Et pour cause, il n’est pas nécessaire de disposer d’une présence physique pour pouvoir fournir des services numériques. Sont également présentées les particularités des entreprises numériques comme la création de la valeur, la capacité à exercer à distance, la contribution des utilisateurs finaux, les actifs incorporels, le développement de structures de marché hégémoniques fondées sur les effets de réseau et la valeur des mégadonnées, qui font de ces sociétés la portée mondiale. Portée qui, précisément, échappe aux règles d’imposition actuelles, permettant ainsi aux géants du numérique de payer deux fois moins d’impôts que les entreprises traditionnelles en Europe.

Cette harmonisation cherchait à mettre en place un « système d’imposition juste et efficace au sein de l’Union européenne » reposerait en partie sur la formulation de l’article 5 proposé (ci-dessous), faisant référence au lieu d’imposition :
« L’article 5 détermine la part des produits imposables d’une entité qui doit être considérée comme générée dans un État membre aux fins de la taxe. Conformément au principe de la création de valeur par les utilisateurs qui sous-tend le champ d’application objectif de la TSN, cette disposition établit que la TSN est due dans l’État membre ou les États membres où se trouvent les utilisateurs […] ».

ll s’agissait là tout simplement de tenir compte de la participation des utilisateurs à la création de la valeur de l’entreprise, à travers un paiement, ou à la visualisation des publicités rémunérantes pour les entreprises numériques. Autrement dit c’est l’État membre dans lequel « l’utilisateur se trouve qui jouit des droits d’imposition relatifs à la TSN, que l’utilisateur ait contribué financièrement ou non à la génération de produits pour l’entreprise ».

Ces précisions répondaient à un argument avancé par les géants numériques, qui consiste à rappeler que les produits vendus sont conçus ailleurs que dans les pays européens. Argument repris notamment par Apple en s’adressant à la Commission européenne qui lui réclamait une amende de 14,3 milliards d’euros pour les impôts non payés entre 2003 et 2014 : les produits Apple sont conçus en Californie, pas en Irlande, avançait l’avocat chargé de l’affaire.

Néanmoins, les bénéfices des géants du numérique ne reposent pas que sur des ventes de produits. Leur chiffre d’affaires est également généré par des prestations de service (ex. abonnements), des annonces publicitaires, des récupérations de données etc. Certains trouveront sûrement cette harmonisation européenne abusive, d’autres y verront la mise en place d’un rapport plus équitable avec ce type d’entreprises, dont les revenus dépassent parfois l’entendement.

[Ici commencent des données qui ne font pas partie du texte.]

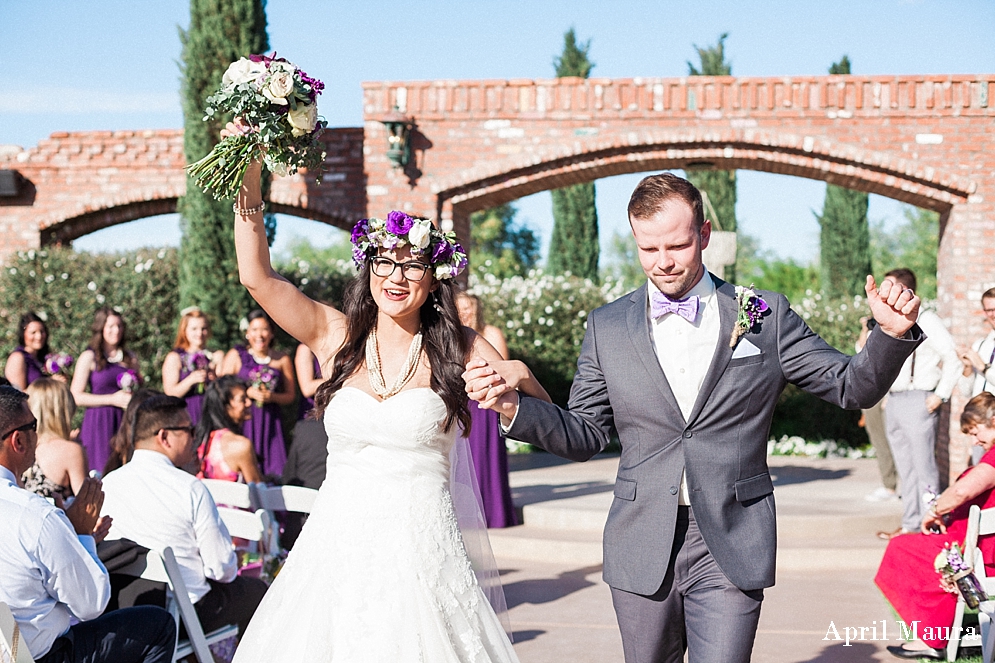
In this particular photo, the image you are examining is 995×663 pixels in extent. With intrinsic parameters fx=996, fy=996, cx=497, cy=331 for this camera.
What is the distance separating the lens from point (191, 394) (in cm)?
856

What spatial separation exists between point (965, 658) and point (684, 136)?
6571 mm

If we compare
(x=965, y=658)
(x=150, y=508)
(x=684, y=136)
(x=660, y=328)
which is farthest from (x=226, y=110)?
(x=684, y=136)

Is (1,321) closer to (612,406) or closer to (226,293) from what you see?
(226,293)

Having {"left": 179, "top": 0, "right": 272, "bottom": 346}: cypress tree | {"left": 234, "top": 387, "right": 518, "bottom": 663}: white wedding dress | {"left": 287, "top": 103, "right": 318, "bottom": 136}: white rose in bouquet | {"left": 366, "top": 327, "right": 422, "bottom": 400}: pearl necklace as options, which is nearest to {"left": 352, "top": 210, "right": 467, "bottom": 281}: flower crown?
{"left": 366, "top": 327, "right": 422, "bottom": 400}: pearl necklace

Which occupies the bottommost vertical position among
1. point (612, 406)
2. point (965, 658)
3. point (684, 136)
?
point (965, 658)

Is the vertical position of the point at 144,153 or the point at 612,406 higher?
the point at 144,153

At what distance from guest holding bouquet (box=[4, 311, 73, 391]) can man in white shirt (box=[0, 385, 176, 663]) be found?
15.1 ft

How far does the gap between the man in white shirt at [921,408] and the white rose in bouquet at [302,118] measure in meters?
5.62

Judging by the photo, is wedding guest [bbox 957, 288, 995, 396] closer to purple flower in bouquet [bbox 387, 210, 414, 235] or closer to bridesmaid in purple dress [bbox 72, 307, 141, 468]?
purple flower in bouquet [bbox 387, 210, 414, 235]

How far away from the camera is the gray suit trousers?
2.93 meters

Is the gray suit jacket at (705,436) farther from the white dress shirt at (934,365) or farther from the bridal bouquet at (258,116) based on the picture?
the white dress shirt at (934,365)

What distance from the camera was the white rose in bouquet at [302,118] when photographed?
3.39m

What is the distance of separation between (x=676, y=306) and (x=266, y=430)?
576 centimetres

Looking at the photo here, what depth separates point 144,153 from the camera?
482 inches
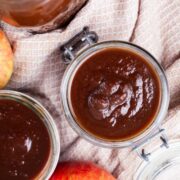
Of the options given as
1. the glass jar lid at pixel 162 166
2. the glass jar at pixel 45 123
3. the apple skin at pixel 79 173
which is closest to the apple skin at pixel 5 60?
the glass jar at pixel 45 123

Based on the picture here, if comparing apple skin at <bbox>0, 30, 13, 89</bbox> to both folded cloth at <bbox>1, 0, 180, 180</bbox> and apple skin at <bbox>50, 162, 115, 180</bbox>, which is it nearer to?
folded cloth at <bbox>1, 0, 180, 180</bbox>

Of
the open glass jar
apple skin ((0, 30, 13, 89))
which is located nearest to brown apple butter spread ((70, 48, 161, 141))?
the open glass jar

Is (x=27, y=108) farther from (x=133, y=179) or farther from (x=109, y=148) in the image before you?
(x=133, y=179)

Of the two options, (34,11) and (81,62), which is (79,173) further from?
(34,11)

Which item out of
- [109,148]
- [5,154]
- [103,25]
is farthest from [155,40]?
[5,154]

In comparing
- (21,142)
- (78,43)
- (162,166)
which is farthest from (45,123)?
(162,166)
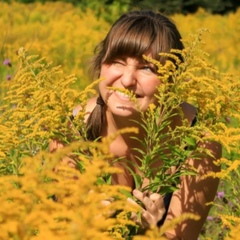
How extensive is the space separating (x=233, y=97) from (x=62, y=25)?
7276 mm

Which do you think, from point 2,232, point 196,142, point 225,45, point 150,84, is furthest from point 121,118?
point 225,45

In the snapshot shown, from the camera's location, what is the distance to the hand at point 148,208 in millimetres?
2180

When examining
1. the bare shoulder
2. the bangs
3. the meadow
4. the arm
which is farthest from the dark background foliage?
the arm

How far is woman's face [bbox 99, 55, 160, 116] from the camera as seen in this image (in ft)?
7.91

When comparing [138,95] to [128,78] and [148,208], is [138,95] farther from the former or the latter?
[148,208]

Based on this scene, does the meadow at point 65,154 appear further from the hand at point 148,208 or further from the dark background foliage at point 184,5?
the dark background foliage at point 184,5

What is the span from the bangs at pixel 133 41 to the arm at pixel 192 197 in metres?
0.42

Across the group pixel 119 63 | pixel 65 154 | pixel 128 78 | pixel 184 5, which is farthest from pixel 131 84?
pixel 184 5

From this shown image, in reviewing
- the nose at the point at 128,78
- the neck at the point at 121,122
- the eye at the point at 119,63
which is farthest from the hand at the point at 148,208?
the eye at the point at 119,63

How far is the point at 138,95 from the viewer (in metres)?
2.43

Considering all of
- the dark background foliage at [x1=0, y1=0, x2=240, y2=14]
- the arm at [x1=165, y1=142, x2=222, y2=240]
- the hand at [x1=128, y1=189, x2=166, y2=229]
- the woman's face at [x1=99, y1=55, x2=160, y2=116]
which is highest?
the woman's face at [x1=99, y1=55, x2=160, y2=116]

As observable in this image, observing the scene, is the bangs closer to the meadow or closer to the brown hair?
the brown hair

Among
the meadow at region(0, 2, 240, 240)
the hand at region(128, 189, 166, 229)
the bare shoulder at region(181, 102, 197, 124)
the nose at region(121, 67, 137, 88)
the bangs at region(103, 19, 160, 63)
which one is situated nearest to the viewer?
the meadow at region(0, 2, 240, 240)

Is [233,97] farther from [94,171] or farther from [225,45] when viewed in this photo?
[225,45]
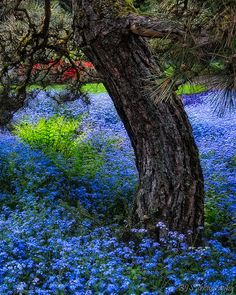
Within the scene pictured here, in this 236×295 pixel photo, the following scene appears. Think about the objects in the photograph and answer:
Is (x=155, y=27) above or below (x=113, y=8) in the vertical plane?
below

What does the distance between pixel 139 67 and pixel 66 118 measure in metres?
5.30

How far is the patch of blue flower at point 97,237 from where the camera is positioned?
300 centimetres

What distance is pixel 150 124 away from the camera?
3.76 meters

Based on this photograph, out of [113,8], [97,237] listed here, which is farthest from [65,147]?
[113,8]

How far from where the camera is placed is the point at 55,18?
5.32m

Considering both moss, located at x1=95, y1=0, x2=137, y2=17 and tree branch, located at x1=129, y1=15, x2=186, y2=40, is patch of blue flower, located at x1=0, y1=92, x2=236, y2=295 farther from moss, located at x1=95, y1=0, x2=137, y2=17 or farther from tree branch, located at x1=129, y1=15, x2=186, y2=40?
moss, located at x1=95, y1=0, x2=137, y2=17

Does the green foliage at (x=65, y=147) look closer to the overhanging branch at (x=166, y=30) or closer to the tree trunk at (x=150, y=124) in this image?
the tree trunk at (x=150, y=124)

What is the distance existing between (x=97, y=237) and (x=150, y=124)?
0.83 metres

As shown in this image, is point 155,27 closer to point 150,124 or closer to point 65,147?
point 150,124

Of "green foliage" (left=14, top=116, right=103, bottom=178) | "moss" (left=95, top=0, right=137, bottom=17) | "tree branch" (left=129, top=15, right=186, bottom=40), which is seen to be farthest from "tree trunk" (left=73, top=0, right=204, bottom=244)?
"green foliage" (left=14, top=116, right=103, bottom=178)

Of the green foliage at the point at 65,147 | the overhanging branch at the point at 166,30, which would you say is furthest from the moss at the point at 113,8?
the green foliage at the point at 65,147

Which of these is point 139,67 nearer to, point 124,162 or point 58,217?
point 58,217

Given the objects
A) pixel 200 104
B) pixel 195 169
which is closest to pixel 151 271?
pixel 195 169

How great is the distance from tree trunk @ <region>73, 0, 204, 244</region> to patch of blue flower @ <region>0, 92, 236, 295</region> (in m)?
0.22
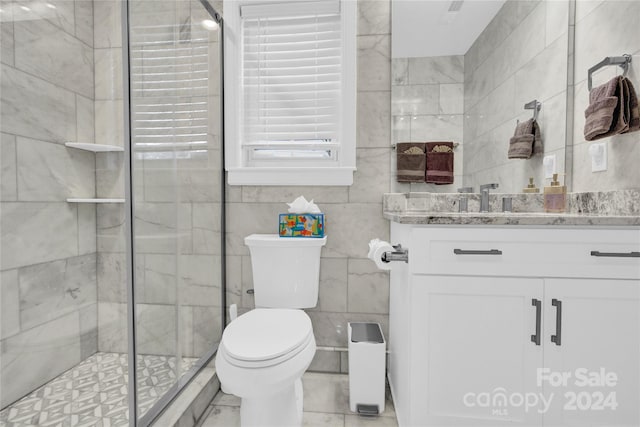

Cependant, certains membres craignant des « représailles«  financières de la part des GAFA, le projet européen ne voit pas le jour. C’est le cas de l’Irlande par exemple, en accord avec certains géants numériques. Certains pays, comme la France, et maintenant l’Italie, reprennent ces considérations pour établir leur propre taxe sur le Web.

Rome a également demandé à la Commission européenne de présenter une proposition sur la taxation maximum des entreprises de l’Europe, lors d’une audition parlementaire le 8 octobre, rapporte Reuters.

Il est vrai que devoir payer des taxes dans les 28 pays européens risque de déplaire aux GAFA, mais on ne peut pas toujours avoir le beurre et l’argent du beurre. Il suffit d’observer le problème à l’inverse : pour les entreprises européennes qui souhaitent s’implanter sur le marché américain, les conditions sont drastiques, et les taxes élevées. Quand il s’agit d’établir un protectionnisme américain en surtaxant les entreprises étrangères, sous couvert de favoriser la production locale, les États-Unis ne semblent avoir dans ce sens là aucun état d’âme.